“Speak, man!”
“There is no good in wading in heather. Gorromalt, and you, Mrs Campbell, and you, my poor Morag, and you too, my dear, must just be brave. It is God’s will.”
“Speak, man, and don’t be winding the shroud all the time! Let us be hearing and seeing the thing you have brought to tell us.”
It was at this moment that Aunt Elspeth half rose, and abruptly reseated herself, raising the while a deprecatory feeble hand.
“Is it about Muireall?” she asked quaveringly. “She went away, to the church at Kilbrennan, at sunrise: and the water’s in spate all down Strathgorm. Has she been drowned? Is it death upon Muireall? Is it Muireall? Is it Muireall?”

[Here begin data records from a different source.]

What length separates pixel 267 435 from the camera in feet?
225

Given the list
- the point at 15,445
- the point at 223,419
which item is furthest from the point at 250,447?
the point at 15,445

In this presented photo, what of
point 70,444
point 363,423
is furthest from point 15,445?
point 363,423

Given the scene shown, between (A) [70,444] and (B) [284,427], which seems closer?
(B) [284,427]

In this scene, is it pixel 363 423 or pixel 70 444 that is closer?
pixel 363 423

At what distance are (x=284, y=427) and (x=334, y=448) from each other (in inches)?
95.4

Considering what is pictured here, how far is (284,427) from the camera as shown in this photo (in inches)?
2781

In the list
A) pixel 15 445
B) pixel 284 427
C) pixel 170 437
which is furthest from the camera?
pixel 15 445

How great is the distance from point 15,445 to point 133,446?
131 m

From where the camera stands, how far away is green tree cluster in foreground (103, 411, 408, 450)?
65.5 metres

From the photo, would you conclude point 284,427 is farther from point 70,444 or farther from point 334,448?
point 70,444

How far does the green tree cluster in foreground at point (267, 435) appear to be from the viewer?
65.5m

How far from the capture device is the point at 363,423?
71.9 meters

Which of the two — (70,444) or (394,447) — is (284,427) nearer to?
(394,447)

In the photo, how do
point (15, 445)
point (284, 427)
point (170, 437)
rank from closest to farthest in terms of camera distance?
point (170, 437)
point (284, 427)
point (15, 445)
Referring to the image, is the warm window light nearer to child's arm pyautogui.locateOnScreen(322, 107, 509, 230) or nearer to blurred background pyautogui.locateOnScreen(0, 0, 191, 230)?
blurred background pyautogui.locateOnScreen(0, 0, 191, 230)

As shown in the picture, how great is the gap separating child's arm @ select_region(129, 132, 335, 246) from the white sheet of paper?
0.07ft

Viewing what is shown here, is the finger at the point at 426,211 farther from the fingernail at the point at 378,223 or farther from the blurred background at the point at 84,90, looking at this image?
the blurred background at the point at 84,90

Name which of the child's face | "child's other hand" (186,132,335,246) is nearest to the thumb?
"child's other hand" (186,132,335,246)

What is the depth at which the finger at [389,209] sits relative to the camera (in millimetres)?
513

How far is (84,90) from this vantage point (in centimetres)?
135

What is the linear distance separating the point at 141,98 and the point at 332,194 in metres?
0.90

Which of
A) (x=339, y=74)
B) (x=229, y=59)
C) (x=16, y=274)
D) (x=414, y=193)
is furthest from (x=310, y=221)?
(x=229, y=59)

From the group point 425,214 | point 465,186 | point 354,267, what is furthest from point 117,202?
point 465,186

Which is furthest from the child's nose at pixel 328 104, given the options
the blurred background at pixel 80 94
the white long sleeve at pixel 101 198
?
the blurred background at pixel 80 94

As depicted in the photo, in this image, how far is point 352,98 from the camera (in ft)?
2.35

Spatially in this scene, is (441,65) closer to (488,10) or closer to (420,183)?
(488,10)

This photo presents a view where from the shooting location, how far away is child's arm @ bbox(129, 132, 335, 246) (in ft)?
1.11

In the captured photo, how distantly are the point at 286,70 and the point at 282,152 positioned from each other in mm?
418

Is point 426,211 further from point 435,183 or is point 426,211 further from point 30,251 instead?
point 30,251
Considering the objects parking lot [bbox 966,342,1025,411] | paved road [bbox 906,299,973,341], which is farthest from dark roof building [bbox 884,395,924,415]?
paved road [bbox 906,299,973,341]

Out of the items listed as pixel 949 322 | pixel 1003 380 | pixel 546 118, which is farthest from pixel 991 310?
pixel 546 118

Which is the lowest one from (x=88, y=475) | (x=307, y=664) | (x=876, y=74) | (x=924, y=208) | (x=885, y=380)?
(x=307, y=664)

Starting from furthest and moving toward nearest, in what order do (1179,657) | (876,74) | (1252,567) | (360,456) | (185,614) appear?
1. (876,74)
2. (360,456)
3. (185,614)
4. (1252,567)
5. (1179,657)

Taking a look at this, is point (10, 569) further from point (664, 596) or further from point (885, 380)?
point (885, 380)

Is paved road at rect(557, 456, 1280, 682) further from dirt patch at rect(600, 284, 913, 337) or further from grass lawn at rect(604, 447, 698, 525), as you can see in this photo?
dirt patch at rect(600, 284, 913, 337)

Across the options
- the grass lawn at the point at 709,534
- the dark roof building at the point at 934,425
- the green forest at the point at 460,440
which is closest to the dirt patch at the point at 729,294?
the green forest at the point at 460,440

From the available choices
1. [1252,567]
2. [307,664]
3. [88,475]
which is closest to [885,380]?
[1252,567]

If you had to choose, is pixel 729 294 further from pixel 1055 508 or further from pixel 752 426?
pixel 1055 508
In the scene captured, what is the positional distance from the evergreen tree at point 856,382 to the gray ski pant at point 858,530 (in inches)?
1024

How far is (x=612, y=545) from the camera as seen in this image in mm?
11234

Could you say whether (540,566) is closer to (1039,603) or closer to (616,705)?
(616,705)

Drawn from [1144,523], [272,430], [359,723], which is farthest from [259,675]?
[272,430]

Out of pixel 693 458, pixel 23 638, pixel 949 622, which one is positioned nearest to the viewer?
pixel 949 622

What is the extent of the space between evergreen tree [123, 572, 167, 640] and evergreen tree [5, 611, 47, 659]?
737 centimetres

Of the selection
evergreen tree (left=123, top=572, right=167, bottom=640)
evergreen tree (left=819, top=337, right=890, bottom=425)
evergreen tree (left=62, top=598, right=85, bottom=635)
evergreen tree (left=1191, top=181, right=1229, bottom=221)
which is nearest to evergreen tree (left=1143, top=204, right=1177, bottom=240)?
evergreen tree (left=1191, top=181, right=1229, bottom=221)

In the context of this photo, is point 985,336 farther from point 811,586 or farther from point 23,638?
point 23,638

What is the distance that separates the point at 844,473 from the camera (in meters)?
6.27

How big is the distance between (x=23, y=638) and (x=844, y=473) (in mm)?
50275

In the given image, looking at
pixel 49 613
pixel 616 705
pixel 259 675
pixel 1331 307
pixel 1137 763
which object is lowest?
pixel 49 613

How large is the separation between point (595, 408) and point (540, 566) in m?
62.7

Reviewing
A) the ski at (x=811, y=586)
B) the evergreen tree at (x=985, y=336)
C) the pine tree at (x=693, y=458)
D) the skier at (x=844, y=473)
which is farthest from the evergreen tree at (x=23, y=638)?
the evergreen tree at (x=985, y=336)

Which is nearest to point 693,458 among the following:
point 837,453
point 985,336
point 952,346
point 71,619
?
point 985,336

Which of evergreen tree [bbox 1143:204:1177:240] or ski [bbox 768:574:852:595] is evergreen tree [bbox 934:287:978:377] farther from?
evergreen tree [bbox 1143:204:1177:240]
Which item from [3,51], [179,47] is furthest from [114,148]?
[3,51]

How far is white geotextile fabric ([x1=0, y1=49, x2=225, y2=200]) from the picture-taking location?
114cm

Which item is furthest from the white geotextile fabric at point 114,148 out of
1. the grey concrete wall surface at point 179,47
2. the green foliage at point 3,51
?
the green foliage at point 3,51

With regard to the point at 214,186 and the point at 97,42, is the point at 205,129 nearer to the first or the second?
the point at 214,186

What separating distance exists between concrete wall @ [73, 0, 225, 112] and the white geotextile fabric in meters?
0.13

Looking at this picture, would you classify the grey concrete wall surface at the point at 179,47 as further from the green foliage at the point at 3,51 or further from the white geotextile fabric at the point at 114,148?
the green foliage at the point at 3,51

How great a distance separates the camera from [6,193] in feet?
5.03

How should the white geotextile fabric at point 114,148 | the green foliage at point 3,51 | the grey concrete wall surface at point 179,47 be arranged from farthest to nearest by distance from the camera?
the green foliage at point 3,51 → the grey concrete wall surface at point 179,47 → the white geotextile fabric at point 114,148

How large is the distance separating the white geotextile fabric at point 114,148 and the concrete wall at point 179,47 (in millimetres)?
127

“She is not drowned, Mrs Campbell.”
At that she sat back, the staring dread subsiding from her eyes. But at the minister’s words, Gorromalt slowly moved his face and body so that he fronted the speaker. Looking at Morag, I saw her face white as the canna. Her eyes swam in wet shadow.
“It is not death, Mrs Campbell,” the old man repeated, with a strange, uneasy, furtive look, as he put his right hand to his stiff white necktie and flutteringly fingered it.
“In the name o’ God, man, speak out!”